TASK GOAL:
Type out every line of the data below with no changes.
--- Start MATERIALS PROVIDED ---
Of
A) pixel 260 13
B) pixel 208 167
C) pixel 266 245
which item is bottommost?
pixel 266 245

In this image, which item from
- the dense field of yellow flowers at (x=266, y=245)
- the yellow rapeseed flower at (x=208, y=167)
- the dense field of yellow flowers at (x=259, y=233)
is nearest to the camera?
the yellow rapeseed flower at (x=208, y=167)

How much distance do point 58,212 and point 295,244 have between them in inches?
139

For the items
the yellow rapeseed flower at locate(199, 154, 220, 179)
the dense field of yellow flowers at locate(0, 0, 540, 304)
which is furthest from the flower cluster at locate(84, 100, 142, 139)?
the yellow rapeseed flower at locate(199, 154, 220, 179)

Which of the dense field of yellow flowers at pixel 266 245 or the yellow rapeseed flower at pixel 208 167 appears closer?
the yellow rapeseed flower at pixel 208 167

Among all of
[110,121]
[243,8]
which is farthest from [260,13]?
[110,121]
--- End MATERIALS PROVIDED ---
TASK ANSWER:
Of
A) pixel 260 13
B) pixel 208 167
C) pixel 266 245
which item is bottommost?
pixel 266 245

In this image, which item from
- the dense field of yellow flowers at (x=266, y=245)
- the yellow rapeseed flower at (x=208, y=167)
- the dense field of yellow flowers at (x=259, y=233)
is nearest to the camera?
the yellow rapeseed flower at (x=208, y=167)

How much distance do point 58,212 and point 295,244 have between them in inches?
139

For the items
the yellow rapeseed flower at locate(199, 154, 220, 179)
the dense field of yellow flowers at locate(0, 0, 540, 304)
which is furthest from the flower cluster at locate(84, 100, 142, 139)?
the yellow rapeseed flower at locate(199, 154, 220, 179)

Which of the dense field of yellow flowers at pixel 266 245 or the yellow rapeseed flower at pixel 208 167 appears closer?
the yellow rapeseed flower at pixel 208 167

Among all of
[110,121]
[243,8]
which is farthest from [260,13]?
[110,121]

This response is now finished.